THE AUTUMN BERRIES IN THE WOODS

In the roadside thickets, as the summer wanes, the berry clusters of the shrubby viburnums turn red, and soften, and in September change to a vivid, or a dark blue. They are very pretty on their coral red stems, and look like little plums. Indeed, they are not unpleasant to taste, but it is the birds who delight in these sweetish, juicy berries, and we are willing that they should have them all. The names, sheepberry and nannyberry, are given to these little trees, because sheep are said to browse on the foliage and shoots in spring.

The blue berries of the sassafras, also on coral red stems, are not unlike those of the viburnums in appearance, but fewer in a cluster. The birds take them eagerly before they are fully ripe. To leave them until they ripen would be to lose them to other birds.

Cone fruits of (1) a birch, (2) a pine, (3) a magnolia, and (4) a fir

Clusters of the winged seeds of hornbeam and white ash

The dogwood berries are redder than the whorl of leaves that surround the fruit clusters in early October. These waxy berries have taken the place of the central cluster of small flowers, which were surrounded in spring by the four large, white bracts.

It is the birds who first accept the invitation of these little trees. The migrating hosts turn southward in September, and in October the bird procession is in full swing. We hear them overhead, often so high in air that we cannot see them. Tired of the long flight, they descend for food and water, and if the neighbourhood has many fruiting dogwood trees, the joy of the winged voyagers is correspondingly great. In a surprisingly short time the hungry birds have taken the last one.

Far in the winter we shall find red berries glowing in clusters on the mountain ash trees, among the evergreen holly leaves, and in conical spikes on the sumachs. The winter birds ignore these dry, insipid seeds, until everything else is gone. Frequently, when winter snows cover up all other foods, the berries of these two trees stand between the birds and actual starvation. So it happens that many a mountain ash is stripped of its fruit during the early days of March, and the holly berries which have glowed red all winter disappear for the same reason. The sumachs are rarely stripped as closely as the other two.

In September the hackberry hangs full of its sugary fruits. It is surprising to find a tree which looks like an elm, yet bearing soft, purple berries. But this, we shall learn, is the hackberry’s way. Under each leaf a long thread grows, on the end of which is a single, oblong berry, the size of a pea, but not the same shape. The fruit hangs on late into the winter, if the birds will permit such a thing, and it is a grateful supply of food to birds that winter in the North. If there were no other reason for planting hackberry trees, they are worth having as fruit trees for the refreshment of birds.

The autumn colour of hackberry leaves is yellow. The purple fruits make little show, until the leaves fall. The bark of the tree is its chief peculiarity. On the trunk it is deeply checked into small, thick, warty plates. The branches are often ridged and broken into warty excrescences that stand close together.

The leaves are peculiar. There is no other tree that has not a main vein, or a rib, which prolongs the leaf stem straight to the tip. The hackberry leaf stem divides into three equal branches at the base. The two side branches are shorter than the middle one, but their size is unusual.

Data items
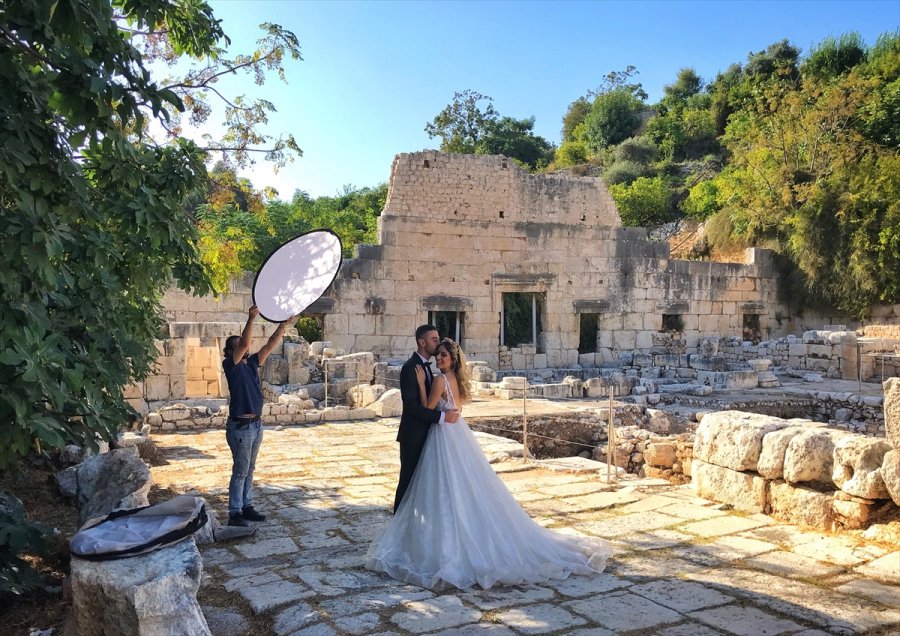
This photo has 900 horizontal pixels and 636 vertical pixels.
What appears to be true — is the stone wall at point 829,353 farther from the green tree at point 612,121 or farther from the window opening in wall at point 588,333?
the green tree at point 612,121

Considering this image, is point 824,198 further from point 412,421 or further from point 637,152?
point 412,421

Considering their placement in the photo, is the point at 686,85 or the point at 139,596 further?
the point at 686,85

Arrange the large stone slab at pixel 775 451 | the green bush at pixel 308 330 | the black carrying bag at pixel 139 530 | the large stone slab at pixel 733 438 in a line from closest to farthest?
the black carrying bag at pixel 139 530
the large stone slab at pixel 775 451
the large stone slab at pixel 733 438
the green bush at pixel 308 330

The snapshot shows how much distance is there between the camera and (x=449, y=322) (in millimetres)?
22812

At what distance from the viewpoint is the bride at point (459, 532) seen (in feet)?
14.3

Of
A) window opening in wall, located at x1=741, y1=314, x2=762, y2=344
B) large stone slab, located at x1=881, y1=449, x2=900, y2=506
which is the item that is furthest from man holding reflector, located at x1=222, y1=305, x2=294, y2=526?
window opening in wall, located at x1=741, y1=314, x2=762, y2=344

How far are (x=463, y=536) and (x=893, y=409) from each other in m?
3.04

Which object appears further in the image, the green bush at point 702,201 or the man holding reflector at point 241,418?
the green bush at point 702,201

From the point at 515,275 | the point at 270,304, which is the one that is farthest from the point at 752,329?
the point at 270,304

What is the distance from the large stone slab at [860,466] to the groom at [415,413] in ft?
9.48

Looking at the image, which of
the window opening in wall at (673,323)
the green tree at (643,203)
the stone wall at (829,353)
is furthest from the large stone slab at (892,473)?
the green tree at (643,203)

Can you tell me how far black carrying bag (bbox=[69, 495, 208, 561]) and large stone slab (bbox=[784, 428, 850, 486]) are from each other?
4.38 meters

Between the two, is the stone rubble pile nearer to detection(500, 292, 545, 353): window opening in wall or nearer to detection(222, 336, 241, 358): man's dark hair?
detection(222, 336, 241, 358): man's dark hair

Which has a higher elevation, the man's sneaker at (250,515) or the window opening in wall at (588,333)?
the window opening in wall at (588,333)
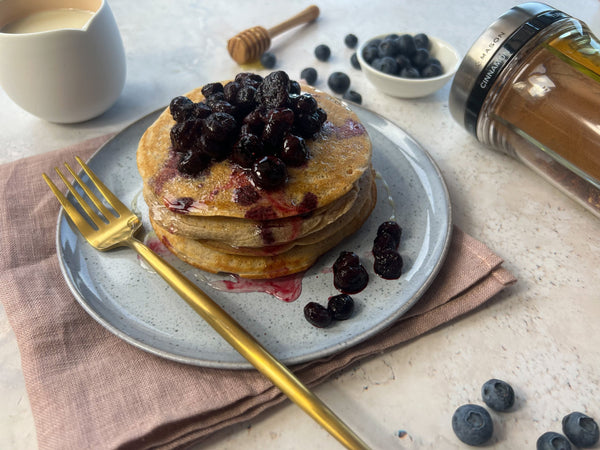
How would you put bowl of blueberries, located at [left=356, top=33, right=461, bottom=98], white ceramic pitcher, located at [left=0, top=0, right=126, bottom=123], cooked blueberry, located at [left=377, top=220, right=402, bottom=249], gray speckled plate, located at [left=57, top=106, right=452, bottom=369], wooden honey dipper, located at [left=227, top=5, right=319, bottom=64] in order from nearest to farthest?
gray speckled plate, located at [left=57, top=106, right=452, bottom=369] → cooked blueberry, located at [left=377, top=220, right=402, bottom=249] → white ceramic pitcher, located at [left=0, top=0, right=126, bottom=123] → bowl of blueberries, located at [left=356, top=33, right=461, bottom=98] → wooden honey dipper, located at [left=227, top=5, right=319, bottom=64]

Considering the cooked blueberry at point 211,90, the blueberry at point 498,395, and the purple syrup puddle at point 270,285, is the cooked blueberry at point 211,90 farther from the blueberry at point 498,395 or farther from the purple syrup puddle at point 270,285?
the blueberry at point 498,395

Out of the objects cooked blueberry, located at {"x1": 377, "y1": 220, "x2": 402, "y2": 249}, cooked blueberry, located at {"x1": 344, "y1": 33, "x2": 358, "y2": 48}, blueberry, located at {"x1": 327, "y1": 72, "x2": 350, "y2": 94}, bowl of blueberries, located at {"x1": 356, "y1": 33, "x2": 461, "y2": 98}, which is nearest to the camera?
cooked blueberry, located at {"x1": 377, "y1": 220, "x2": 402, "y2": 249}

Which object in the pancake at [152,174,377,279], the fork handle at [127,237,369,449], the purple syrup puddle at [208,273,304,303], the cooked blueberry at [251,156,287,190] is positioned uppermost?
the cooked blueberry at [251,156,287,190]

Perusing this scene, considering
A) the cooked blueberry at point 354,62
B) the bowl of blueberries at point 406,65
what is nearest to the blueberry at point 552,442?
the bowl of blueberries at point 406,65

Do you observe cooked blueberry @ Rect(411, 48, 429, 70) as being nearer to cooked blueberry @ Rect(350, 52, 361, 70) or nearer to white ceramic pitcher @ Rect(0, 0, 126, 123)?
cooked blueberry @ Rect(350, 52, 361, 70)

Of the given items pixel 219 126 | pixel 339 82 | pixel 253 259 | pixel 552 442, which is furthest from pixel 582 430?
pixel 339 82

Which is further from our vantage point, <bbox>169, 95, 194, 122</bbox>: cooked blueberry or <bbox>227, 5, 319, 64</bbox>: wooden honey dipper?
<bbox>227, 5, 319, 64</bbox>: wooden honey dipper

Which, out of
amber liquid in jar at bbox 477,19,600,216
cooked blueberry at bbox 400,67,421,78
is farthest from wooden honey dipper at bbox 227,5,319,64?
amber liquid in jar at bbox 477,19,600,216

* _Task requirements_:
**A)** Transcribe the passage on autumn berries, starting at "THE AUTUMN BERRIES" and ending after "shoots in spring.".
**B)** Show each line of the records that contains the string "bbox".
These records are unrelated to the autumn berries text.

* _Results by task_:
**A)**
THE AUTUMN BERRIES IN THE WOODS

In the roadside thickets, as the summer wanes, the berry clusters of the shrubby viburnums turn red, and soften, and in September change to a vivid, or a dark blue. They are very pretty on their coral red stems, and look like little plums. Indeed, they are not unpleasant to taste, but it is the birds who delight in these sweetish, juicy berries, and we are willing that they should have them all. The names, sheepberry and nannyberry, are given to these little trees, because sheep are said to browse on the foliage and shoots in spring.

**B)**
Can you tell me how far black carrying bag (bbox=[69, 495, 208, 561]) and large stone slab (bbox=[784, 428, 850, 486]) are from each other?
Which is further from our vantage point, <bbox>169, 95, 194, 122</bbox>: cooked blueberry or <bbox>227, 5, 319, 64</bbox>: wooden honey dipper?
<bbox>227, 5, 319, 64</bbox>: wooden honey dipper
amber liquid in jar at bbox 477,19,600,216
cooked blueberry at bbox 400,67,421,78
is farthest from wooden honey dipper at bbox 227,5,319,64?
amber liquid in jar at bbox 477,19,600,216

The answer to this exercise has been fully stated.